» **Trabalho a fazer**
Reescreva como lista numerada as linhas que começam na que contém "Among the selections" e seguem até a que contém "8 centimetres", incluindo ambas e sem as linhas em branco. Deixe as imagens fora da resposta.

= = =

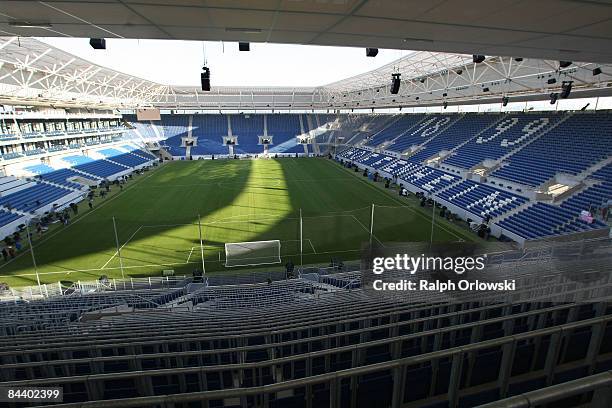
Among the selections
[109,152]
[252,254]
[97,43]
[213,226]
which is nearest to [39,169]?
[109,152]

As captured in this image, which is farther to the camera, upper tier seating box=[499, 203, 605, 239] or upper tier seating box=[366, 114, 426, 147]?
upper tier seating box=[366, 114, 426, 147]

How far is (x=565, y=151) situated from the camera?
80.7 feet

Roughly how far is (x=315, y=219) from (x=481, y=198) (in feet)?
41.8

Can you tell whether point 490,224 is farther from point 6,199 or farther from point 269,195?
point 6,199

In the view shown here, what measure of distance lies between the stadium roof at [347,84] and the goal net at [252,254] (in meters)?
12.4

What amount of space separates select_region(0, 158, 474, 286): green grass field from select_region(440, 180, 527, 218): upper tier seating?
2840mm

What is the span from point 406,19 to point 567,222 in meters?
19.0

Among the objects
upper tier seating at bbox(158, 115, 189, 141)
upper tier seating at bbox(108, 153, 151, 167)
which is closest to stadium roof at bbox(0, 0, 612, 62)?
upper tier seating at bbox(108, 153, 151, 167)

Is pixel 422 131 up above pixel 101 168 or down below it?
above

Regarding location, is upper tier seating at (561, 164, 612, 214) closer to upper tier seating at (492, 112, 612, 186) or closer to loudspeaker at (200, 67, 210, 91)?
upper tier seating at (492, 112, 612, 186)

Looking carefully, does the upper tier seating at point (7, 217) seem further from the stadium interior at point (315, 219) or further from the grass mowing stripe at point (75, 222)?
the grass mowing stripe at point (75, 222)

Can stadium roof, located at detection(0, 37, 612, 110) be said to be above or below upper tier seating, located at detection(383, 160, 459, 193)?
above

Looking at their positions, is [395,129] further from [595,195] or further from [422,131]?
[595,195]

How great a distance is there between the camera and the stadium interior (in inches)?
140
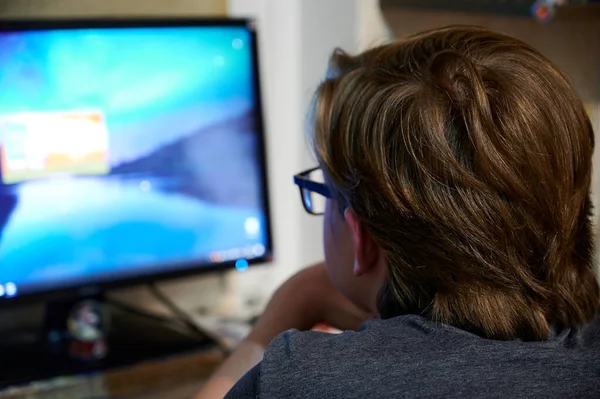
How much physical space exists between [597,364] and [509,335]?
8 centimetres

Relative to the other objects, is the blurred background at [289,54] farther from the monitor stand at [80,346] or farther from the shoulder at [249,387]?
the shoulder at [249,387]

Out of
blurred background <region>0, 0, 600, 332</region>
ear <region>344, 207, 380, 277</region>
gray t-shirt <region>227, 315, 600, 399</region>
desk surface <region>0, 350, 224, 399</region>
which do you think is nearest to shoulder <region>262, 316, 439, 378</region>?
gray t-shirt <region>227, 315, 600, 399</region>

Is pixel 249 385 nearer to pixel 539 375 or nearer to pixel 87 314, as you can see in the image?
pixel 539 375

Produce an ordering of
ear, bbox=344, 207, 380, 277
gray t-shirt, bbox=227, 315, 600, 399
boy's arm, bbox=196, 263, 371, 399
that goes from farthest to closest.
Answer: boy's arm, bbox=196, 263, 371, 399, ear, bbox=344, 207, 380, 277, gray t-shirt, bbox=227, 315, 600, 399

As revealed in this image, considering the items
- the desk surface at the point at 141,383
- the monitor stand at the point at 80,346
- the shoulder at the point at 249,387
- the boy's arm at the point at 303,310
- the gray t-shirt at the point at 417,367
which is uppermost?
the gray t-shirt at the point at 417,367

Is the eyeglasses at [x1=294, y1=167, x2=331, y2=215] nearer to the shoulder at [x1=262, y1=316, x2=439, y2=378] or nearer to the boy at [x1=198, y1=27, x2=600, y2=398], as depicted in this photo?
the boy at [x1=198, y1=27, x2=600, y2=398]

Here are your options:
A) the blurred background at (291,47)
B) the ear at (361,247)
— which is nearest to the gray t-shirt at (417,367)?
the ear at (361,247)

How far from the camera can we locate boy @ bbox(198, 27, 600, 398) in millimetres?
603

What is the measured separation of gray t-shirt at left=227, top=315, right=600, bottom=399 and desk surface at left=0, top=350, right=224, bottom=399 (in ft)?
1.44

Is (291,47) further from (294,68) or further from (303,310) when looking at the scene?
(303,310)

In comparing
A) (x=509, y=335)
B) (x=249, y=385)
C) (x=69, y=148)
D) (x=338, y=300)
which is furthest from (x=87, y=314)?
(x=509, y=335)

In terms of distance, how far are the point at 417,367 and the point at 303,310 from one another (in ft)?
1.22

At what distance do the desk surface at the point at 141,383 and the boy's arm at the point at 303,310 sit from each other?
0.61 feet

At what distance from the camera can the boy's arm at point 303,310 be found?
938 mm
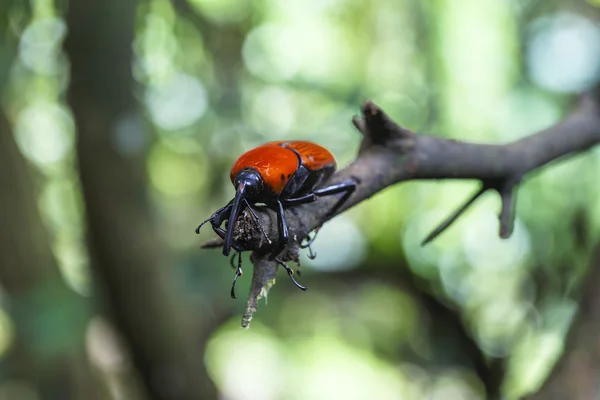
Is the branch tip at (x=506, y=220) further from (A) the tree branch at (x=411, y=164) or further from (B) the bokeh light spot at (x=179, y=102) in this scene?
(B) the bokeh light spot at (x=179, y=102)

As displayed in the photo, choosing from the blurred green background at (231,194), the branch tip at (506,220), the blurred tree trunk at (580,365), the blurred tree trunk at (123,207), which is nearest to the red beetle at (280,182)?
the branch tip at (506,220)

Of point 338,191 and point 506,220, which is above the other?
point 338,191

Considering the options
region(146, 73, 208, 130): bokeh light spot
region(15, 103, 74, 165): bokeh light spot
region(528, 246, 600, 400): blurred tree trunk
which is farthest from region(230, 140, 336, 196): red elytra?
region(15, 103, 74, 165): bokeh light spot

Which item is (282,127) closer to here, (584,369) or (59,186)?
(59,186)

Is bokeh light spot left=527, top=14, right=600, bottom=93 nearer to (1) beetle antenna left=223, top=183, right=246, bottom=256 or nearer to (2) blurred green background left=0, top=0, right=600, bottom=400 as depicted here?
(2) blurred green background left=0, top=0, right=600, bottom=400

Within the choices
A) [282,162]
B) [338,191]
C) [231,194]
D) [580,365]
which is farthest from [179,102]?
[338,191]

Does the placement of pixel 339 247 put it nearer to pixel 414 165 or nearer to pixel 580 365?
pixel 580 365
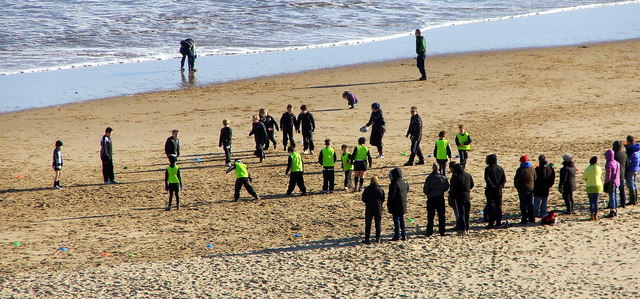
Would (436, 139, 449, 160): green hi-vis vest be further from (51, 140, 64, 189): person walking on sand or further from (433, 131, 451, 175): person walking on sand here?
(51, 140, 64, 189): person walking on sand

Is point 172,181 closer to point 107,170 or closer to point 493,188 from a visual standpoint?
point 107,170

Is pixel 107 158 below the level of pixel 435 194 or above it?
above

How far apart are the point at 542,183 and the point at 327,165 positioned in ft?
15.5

= = =

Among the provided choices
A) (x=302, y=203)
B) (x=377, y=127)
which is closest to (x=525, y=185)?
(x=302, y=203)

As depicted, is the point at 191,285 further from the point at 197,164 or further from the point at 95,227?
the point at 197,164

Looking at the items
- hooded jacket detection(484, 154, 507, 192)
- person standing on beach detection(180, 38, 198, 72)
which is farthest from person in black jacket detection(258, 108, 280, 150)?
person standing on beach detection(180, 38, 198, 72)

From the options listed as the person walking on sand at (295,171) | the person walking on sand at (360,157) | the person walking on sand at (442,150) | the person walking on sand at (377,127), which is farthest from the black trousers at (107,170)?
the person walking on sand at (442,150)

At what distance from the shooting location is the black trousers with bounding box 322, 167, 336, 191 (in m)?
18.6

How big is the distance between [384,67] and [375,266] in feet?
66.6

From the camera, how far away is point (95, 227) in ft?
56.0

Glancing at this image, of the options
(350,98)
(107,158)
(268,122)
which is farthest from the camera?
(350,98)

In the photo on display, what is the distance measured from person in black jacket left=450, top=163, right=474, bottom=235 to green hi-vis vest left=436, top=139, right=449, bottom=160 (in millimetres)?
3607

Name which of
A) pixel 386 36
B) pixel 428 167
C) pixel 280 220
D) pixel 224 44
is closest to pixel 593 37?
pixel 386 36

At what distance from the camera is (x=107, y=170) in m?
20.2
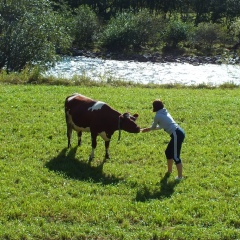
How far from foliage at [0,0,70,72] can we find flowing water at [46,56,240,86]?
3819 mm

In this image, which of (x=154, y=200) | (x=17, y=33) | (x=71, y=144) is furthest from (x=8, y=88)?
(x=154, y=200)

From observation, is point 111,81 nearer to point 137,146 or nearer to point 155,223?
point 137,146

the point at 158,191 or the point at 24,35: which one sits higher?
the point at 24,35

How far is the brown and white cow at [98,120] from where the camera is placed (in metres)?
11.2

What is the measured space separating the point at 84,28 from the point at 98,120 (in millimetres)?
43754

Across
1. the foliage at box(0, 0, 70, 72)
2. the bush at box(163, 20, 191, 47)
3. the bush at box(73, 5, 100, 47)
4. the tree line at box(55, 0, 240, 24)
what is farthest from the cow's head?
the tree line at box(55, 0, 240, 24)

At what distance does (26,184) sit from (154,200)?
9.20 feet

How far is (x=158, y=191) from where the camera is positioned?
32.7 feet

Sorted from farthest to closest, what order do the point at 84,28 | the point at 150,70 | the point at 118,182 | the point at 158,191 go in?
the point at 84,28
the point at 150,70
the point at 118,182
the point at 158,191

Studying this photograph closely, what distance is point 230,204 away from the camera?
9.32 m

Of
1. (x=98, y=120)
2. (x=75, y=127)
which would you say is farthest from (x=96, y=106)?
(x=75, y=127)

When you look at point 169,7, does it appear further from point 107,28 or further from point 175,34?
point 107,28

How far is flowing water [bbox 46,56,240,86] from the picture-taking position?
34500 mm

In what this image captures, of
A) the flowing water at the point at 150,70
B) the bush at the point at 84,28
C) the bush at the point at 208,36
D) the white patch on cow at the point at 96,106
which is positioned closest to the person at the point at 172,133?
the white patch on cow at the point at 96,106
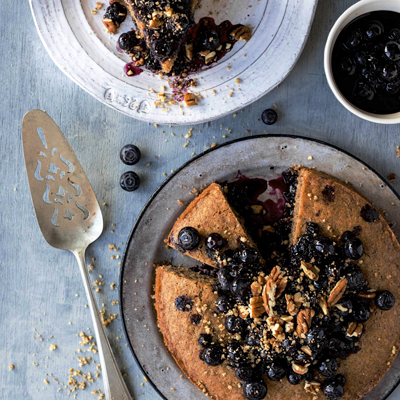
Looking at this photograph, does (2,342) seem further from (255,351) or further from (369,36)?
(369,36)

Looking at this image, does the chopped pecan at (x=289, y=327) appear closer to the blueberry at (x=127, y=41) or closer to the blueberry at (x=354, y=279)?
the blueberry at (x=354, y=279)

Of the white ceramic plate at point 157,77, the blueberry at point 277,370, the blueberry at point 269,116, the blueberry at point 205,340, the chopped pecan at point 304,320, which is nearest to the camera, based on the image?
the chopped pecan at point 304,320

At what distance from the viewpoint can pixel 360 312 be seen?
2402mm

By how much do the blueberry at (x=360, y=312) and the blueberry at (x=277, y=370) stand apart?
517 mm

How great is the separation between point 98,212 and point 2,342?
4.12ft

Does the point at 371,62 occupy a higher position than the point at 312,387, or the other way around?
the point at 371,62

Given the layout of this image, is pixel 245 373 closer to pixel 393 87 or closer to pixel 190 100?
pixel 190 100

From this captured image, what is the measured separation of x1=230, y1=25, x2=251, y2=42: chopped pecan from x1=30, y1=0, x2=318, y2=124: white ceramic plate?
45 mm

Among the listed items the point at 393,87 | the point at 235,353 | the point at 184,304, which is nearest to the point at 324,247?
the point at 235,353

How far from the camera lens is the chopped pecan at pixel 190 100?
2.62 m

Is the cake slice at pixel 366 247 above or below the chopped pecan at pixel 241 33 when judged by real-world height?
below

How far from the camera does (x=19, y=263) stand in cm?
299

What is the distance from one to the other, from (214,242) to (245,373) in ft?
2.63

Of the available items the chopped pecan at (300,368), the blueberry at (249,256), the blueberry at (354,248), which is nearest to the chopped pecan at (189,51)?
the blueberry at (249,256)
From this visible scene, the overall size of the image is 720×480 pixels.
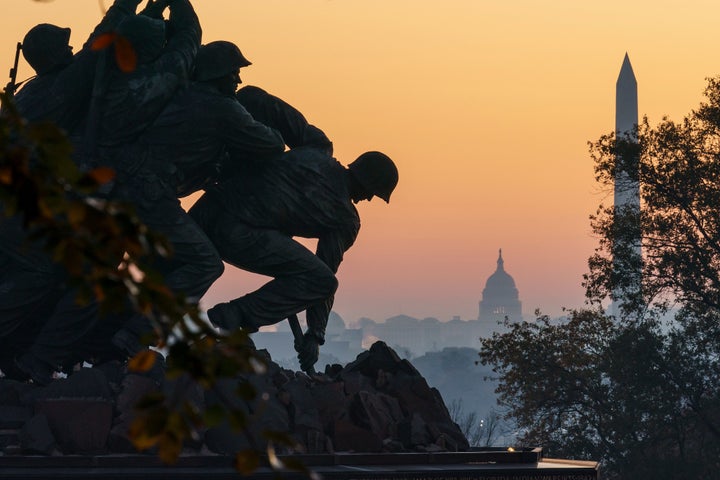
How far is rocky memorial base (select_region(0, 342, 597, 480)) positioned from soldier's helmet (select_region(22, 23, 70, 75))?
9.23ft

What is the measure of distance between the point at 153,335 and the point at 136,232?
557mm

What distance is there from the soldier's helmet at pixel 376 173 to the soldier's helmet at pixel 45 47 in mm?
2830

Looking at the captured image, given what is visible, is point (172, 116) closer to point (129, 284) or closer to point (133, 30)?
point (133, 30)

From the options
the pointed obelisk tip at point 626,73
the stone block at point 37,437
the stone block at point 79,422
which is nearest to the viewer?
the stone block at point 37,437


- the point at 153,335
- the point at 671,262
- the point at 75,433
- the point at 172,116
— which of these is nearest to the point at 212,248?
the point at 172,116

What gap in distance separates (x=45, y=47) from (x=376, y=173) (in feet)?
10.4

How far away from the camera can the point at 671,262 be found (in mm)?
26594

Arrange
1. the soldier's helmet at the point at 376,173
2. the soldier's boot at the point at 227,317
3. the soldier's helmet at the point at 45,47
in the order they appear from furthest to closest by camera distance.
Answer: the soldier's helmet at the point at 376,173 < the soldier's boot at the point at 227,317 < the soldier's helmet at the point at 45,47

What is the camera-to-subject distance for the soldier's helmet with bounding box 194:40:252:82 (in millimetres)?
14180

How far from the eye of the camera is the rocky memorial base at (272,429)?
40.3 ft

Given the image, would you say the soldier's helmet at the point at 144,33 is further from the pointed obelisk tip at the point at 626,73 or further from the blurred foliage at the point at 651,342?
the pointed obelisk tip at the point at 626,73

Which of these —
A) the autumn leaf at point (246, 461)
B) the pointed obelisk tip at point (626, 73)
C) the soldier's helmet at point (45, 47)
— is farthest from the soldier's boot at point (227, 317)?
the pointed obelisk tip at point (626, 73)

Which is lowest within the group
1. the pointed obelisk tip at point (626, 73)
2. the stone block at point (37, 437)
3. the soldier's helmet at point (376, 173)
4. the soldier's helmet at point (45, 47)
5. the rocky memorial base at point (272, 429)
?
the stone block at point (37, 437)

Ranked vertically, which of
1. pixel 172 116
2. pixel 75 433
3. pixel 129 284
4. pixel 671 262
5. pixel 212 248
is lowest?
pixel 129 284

= = =

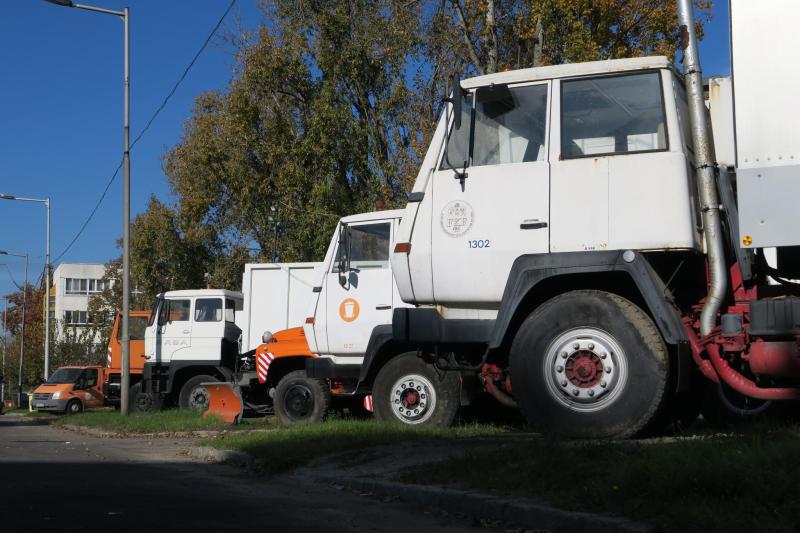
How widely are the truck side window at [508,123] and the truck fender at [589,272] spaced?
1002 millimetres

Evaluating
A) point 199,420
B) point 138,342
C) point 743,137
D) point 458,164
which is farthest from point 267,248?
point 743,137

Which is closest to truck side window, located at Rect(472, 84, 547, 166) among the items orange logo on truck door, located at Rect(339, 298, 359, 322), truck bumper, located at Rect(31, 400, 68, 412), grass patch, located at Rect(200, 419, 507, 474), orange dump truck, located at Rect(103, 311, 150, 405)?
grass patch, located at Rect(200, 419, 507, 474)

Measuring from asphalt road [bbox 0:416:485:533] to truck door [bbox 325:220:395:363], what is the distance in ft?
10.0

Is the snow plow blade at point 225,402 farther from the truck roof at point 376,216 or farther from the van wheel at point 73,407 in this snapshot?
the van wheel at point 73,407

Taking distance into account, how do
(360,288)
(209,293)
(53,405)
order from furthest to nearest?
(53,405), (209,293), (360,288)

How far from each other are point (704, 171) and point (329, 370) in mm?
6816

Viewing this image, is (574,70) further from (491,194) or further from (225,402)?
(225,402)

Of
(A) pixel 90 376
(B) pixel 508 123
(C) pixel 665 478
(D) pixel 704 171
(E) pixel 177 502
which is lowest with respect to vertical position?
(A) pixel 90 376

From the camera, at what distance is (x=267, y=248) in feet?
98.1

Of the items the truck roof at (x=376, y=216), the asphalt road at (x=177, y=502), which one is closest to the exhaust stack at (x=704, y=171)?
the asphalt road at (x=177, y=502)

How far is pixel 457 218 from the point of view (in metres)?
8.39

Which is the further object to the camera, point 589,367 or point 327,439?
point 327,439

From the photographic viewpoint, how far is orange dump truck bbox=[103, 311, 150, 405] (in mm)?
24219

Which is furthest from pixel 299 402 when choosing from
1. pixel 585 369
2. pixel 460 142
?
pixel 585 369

= = =

» **Solução da tarefa**
1. Among the selections
2. [109,152]
3. [252,254]
4. [97,43]
5. [213,226]
6. which is nearest to [39,169]?
7. [109,152]
8. As captured in this image, which is farther to the camera, upper tier seating box=[499, 203, 605, 239] or upper tier seating box=[366, 114, 426, 147]?
9. upper tier seating box=[366, 114, 426, 147]
10. How far is (x=565, y=151) situated from the camera?
11. 80.7 feet
12. Roughly how far is (x=315, y=219) from (x=481, y=198) (in feet)?
13. 41.8
14. Can you tell whether point 490,224 is farther from point 6,199 or farther from point 269,195?
15. point 6,199
16. In the view shown here, what measure of distance lies between the stadium roof at [347,84] and the goal net at [252,254] (in meters)?
17. 12.4
18. What amount of space separates select_region(0, 158, 474, 286): green grass field from select_region(440, 180, 527, 218): upper tier seating?
19. 2840mm
20. What is the span from point 406,19 to point 567,222 in meters?
21. 19.0
22. Among the objects
23. upper tier seating at bbox(158, 115, 189, 141)
24. upper tier seating at bbox(108, 153, 151, 167)
25. which is closest to stadium roof at bbox(0, 0, 612, 62)?
26. upper tier seating at bbox(108, 153, 151, 167)
27. Is pixel 422 131 up above pixel 101 168 or down below it?
28. above
29. Regarding location, is upper tier seating at (561, 164, 612, 214) closer to upper tier seating at (492, 112, 612, 186) or closer to loudspeaker at (200, 67, 210, 91)?
30. upper tier seating at (492, 112, 612, 186)
31. Looking carefully, does the upper tier seating at point (7, 217) seem further from the stadium interior at point (315, 219) or further from the grass mowing stripe at point (75, 222)?
32. the grass mowing stripe at point (75, 222)
33. Can stadium roof, located at detection(0, 37, 612, 110) be said to be above or below upper tier seating, located at detection(383, 160, 459, 193)?
34. above
35. Looking at their positions, is [395,129] further from [595,195] or further from [422,131]?
36. [595,195]
37. How great a distance is there between the camera and the stadium interior (in inches)?
38. 140
39. How much physical space exists between [597,364] and [509,335]?
40. 8 centimetres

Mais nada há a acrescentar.